# TAREFA PROPOSTA 1
Reproduza fielmente a parte do trecho selecionado que vai de "Após aprovar o" até "frustraram a idéia.".
# TAREFA PROPOSTA 2
Com base no trecho selecionado, diga se cada afirmação abaixo está de acordo com ele, respondendo sim ou não e citando literalmente as palavras que decidem a questão: (a) Malcolm teve a ideia de começar “Hell’s Bells” com toques de sino. (b) Na gravação do sino foram usados 12 microfones. (c) O sino escolhido ficava no Monumento Carillon, em Leicestershire, na Inglaterra.

Brian Johnson, ao falar da qualidade do álbum, comentou: “Estava no avião para casa pensando se o álbum era bom mesmo. Foi um choque quando recebi uma cópia e eu coloquei no meu toca-discos. Eu não acreditava que era eu. Não achei que podia fazer coisas daquele nível."

Dentro de um disco com essa expectativa e desse nível, a tarefa de “Hell’s Bells” era árdua. Abriria o álbum, teria que impactar... Malcolm, então, teve a idéia de iniciá-la com toques de sino, passando uma idéia completamente fúnebre. Essa idéia funesta era realmente a intenção da banda, a fim de homenagear Bon Scott.

Após aprovar o lance do sino a banda pressupôs que o melhor resultado viria da captação do som em uma igreja. Depois de muita pesquisa a escolha recaiu sobre um pesadíssimo modelo “Denison” existente no Monumento Carillon, em Leicestershire/Inglaterra. Apesar de todo o aparato tecnológico montado para a gravação (24 microfones foram usados), o eco do local e o som dos pássaros frustraram a idéia.

# LINHAS
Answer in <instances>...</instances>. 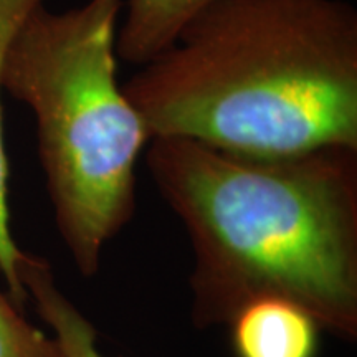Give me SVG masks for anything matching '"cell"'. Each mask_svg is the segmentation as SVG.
<instances>
[{
	"label": "cell",
	"instance_id": "cell-1",
	"mask_svg": "<svg viewBox=\"0 0 357 357\" xmlns=\"http://www.w3.org/2000/svg\"><path fill=\"white\" fill-rule=\"evenodd\" d=\"M146 166L194 248L192 321L229 324L280 298L357 336V149L258 158L155 137Z\"/></svg>",
	"mask_w": 357,
	"mask_h": 357
},
{
	"label": "cell",
	"instance_id": "cell-2",
	"mask_svg": "<svg viewBox=\"0 0 357 357\" xmlns=\"http://www.w3.org/2000/svg\"><path fill=\"white\" fill-rule=\"evenodd\" d=\"M123 89L153 139L258 158L357 149V8L217 0Z\"/></svg>",
	"mask_w": 357,
	"mask_h": 357
},
{
	"label": "cell",
	"instance_id": "cell-3",
	"mask_svg": "<svg viewBox=\"0 0 357 357\" xmlns=\"http://www.w3.org/2000/svg\"><path fill=\"white\" fill-rule=\"evenodd\" d=\"M124 0L33 10L7 52L2 88L35 116L58 231L83 276L136 211V164L151 134L118 79Z\"/></svg>",
	"mask_w": 357,
	"mask_h": 357
},
{
	"label": "cell",
	"instance_id": "cell-4",
	"mask_svg": "<svg viewBox=\"0 0 357 357\" xmlns=\"http://www.w3.org/2000/svg\"><path fill=\"white\" fill-rule=\"evenodd\" d=\"M235 357H316L319 324L280 298L250 303L229 323Z\"/></svg>",
	"mask_w": 357,
	"mask_h": 357
},
{
	"label": "cell",
	"instance_id": "cell-5",
	"mask_svg": "<svg viewBox=\"0 0 357 357\" xmlns=\"http://www.w3.org/2000/svg\"><path fill=\"white\" fill-rule=\"evenodd\" d=\"M217 0H124L116 53L129 65L142 66L166 52L182 29Z\"/></svg>",
	"mask_w": 357,
	"mask_h": 357
},
{
	"label": "cell",
	"instance_id": "cell-6",
	"mask_svg": "<svg viewBox=\"0 0 357 357\" xmlns=\"http://www.w3.org/2000/svg\"><path fill=\"white\" fill-rule=\"evenodd\" d=\"M19 278L40 318L50 326L65 357H105L96 347V329L60 291L45 258L24 253Z\"/></svg>",
	"mask_w": 357,
	"mask_h": 357
},
{
	"label": "cell",
	"instance_id": "cell-7",
	"mask_svg": "<svg viewBox=\"0 0 357 357\" xmlns=\"http://www.w3.org/2000/svg\"><path fill=\"white\" fill-rule=\"evenodd\" d=\"M45 6V0H0V273L7 283V293L17 306L24 310L29 300L24 284L19 278V265L24 253L13 240L10 230V208H8V159L3 137L2 109V73L7 52L25 20Z\"/></svg>",
	"mask_w": 357,
	"mask_h": 357
},
{
	"label": "cell",
	"instance_id": "cell-8",
	"mask_svg": "<svg viewBox=\"0 0 357 357\" xmlns=\"http://www.w3.org/2000/svg\"><path fill=\"white\" fill-rule=\"evenodd\" d=\"M0 357H65L56 339L35 328L0 288Z\"/></svg>",
	"mask_w": 357,
	"mask_h": 357
}]
</instances>
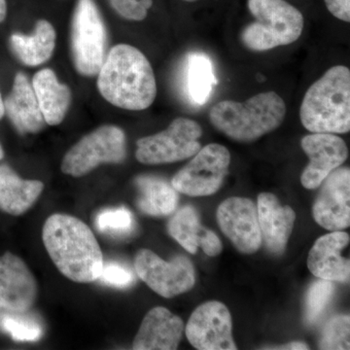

# SOLUÇÃO 1
Após aprovar o lance do sino a banda pressupôs que o melhor resultado viria da captação do som em uma igreja. Depois de muita pesquisa a escolha recaiu sobre um pesadíssimo modelo “Denison” existente no Monumento Carillon, em Leicestershire/Inglaterra. Apesar de todo o aparato tecnológico montado para a gravação (24 microfones foram usados), o eco do local e o som dos pássaros frustraram a idéia.

# SOLUÇÃO 2
(a) Sim: “Malcolm, então, teve a idéia de iniciá-la com toques de sino”.
(b) Não: “(24 microfones foram usados)”.
(c) Sim: “existente no Monumento Carillon, em Leicestershire/Inglaterra”.